## Document section
____________

Tuesday, June 20, 2017

The Most Wondrful News I Never Heard!

     


     For years I've had a love/hate relationship with the New York State Department of Health.  From taking forever, and I'm talking a YEAR here, to fulfill requests for vital record certificates, to finally putting a few death indexes online, but making it as difficult as possible to ascertain where the death occurred, they have earned my ire.  Apparently I'm not alone in this regard.  

     You may have heard of the non-profit group, Reclaim The Records -- made up of genealogists, historians and researchers-- in other words, my kind of people.  Near the top of their website is this sentiment, "Tired of restrictions and paywalls around public data?  So are we."  And they are doing something about it by filing Freedom of Information requests for public data and posting that data online---for free!  They filed a FOIL request to New York State and won access to the entire set of NYS death record indexes from 1880-1956.  Ridiculous as it seems, it took seventeen months to accomplish this even though the indexes are available on microfiche at several libraries around the state. The group is now in the process of uploading these indexes to the internet via Internet Archive, which I have to admit is one of my least favorite sites (I can never get the search function to function) but it beats driving to the city of Rochester Library, paying to park, and then spending another half hour driving home in order to check the index.  Which is fabulous!  Their page invites other genealogy sites to also put the indexes online, and with a little luck Family Search may just do that and make them searchable.  Wouldn't that be wonderful?

     The earlier images are online now and the others are coming soon, completion by August is the goal.  Those later images can be viewed if you download the zip file, but these files are huge, and August isn't so very long to wait.  It should be noted the index does not include deaths in New York City, those in mental institutions may be omitted, and compliance with the law requiring that deaths be reported was spotty in the early years.

     I don't know how I missed this great news, although since the loss of my husband I haven't been paying much attention to genealogy.  Now that I'm getting back into my research, this was a very pleasant surprise.  I'll still have to wait an interminably long time if I choose to order the actual certificate, but this is a definite step in the right direction.

Saturday, June 17, 2017

What Do You Mean DNA Is Worthless?

____________

## Records supplied
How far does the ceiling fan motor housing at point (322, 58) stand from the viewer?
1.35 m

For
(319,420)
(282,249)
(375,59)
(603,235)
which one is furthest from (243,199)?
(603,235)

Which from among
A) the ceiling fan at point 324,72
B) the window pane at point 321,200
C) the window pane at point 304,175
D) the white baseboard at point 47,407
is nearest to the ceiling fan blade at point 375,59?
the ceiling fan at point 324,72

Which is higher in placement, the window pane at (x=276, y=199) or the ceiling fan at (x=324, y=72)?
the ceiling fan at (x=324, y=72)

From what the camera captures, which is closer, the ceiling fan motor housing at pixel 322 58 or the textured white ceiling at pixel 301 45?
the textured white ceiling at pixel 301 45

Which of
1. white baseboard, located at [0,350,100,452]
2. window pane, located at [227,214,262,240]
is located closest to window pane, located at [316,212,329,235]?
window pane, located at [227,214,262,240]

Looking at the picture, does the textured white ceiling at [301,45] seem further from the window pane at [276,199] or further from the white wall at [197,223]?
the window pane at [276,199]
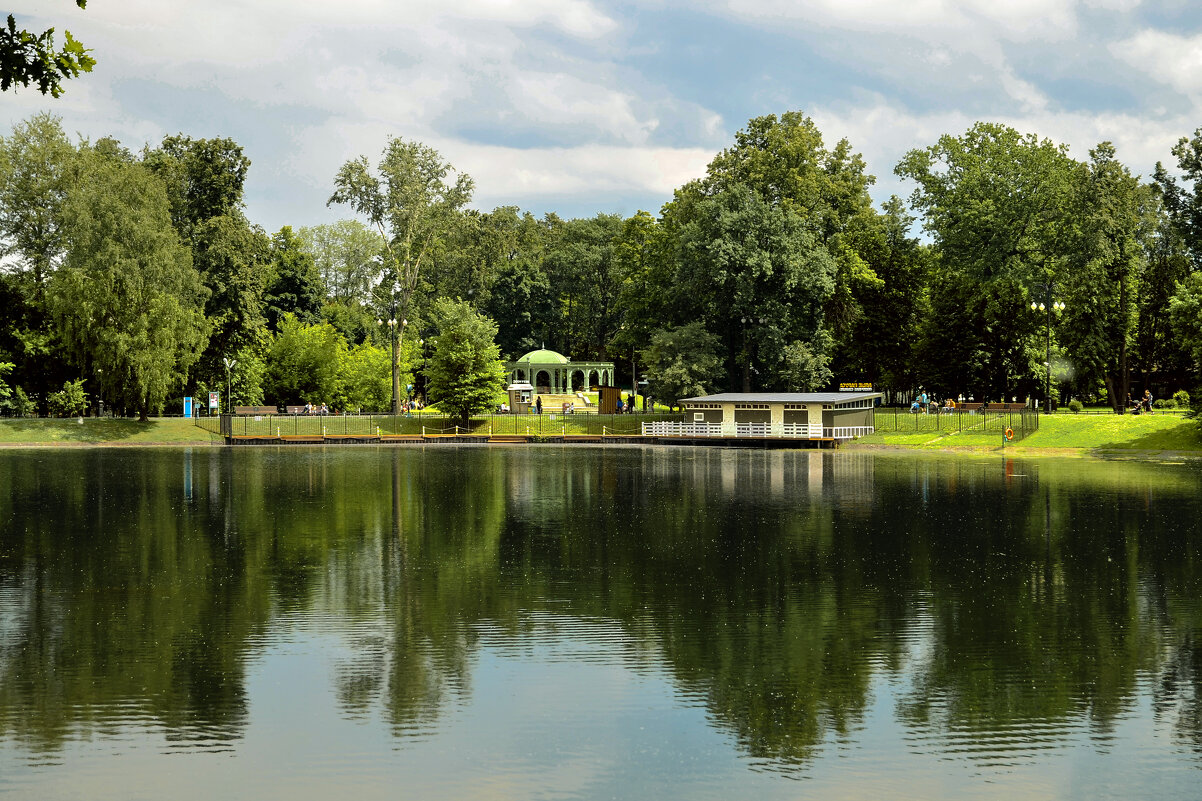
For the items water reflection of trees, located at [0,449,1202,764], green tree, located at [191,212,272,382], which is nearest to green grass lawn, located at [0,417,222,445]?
green tree, located at [191,212,272,382]

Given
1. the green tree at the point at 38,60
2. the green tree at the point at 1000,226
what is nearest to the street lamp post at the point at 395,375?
the green tree at the point at 1000,226

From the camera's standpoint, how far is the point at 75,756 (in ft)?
36.5

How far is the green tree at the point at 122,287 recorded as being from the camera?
6975 cm

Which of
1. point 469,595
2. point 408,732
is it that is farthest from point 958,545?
point 408,732

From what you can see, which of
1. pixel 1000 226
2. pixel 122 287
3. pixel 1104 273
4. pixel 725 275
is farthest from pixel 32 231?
pixel 1104 273

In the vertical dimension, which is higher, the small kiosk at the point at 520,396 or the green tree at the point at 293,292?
the green tree at the point at 293,292

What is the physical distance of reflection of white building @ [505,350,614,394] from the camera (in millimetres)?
97125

____________

## Brief 1
Answer these questions about the blog post on New York death indexes:
(a) What years do the death record indexes won from New York State cover?
(b) How long did it take the group to get access to those indexes?
(c) Deaths in which place are left out of the index?
## Brief 2
Write what comes next in the genealogy blog, picking up right after its last line.

## Answer box 1
(a) 1880-1956
(b) Seventeen months
(c) New York City

## Answer box 2
                                                                 Wikimedia Commons


     A few days ago my copy of Family Tree magazine arrived in the mailbox.  Among the reader's letters was a diatribe about DNA testing.  The author of the letter asserted DNA testing was a waste of money and of no use to anyone other than adoptees and "obsessive" genealogists looking for far distant cousins.  I beg to differ.

     I've made quite a few discoveries using DNA.  For example-- my Dad's match with a descendant of our McGarr line from County Kildare put me in touch with a distant cousin who had information I lacked and that rarest of finds, a photograph!  Also in the McGarr line, another match strengthened my theory that John McGarr of Garrettstown in County Carlow is my 4th great-grandfather.  A Gunn match brought family details as well, and so did a match in my Vincent line. 

     Then there's James White, my perennially troublesome 2nd great-grandfather whose birthplace eluded me for decades only to be solved when several DNA matches pointed to Queens County, Ireland as the spot.  Recently I came upon another DNA match for the White's of Queens.  This one looks like a possible older brother for my James.  His name is John White, born in Queens County though there wasn't much information about townlands.  What's particularly intriguing about this John White, is that the DNA match is rated "very high" and the ever useful Irish naming pattern.  While the tree doesn't have parents for John, it does list his children.  My James' parents were James and Margaret,  John named his first son James, and his second daughter Margaret, while my James named his third son John.

     In each of these cases, DNA helped me find people I was related to, garnered more information from the individuals who took the tests, and in several cases is the most compelling proof of a relationship to date.  Especially with Irish research where there are no early birth records for Catholics other that baptisms that may or may not have survived.  The same holds true for early settlers in America as they pushed westward from the New England states, there were no churches or record keepers in the wilderness.  To wit; a match in my Clements line for a mid-1700's relative in colonial New York (New England puts New York to shame on early record keeping) appears to confirm that I was right about Mary Clements being my 4th great-grandmother.

     To me it seems absurd to dismiss DNA testing out of hand.  I've found DNA to be an invaluable tool that I would recommend to other researchers in a heartbeat.  While the ethnicity part can be somewhat off, although mine was spot on, the science behind matching is solid.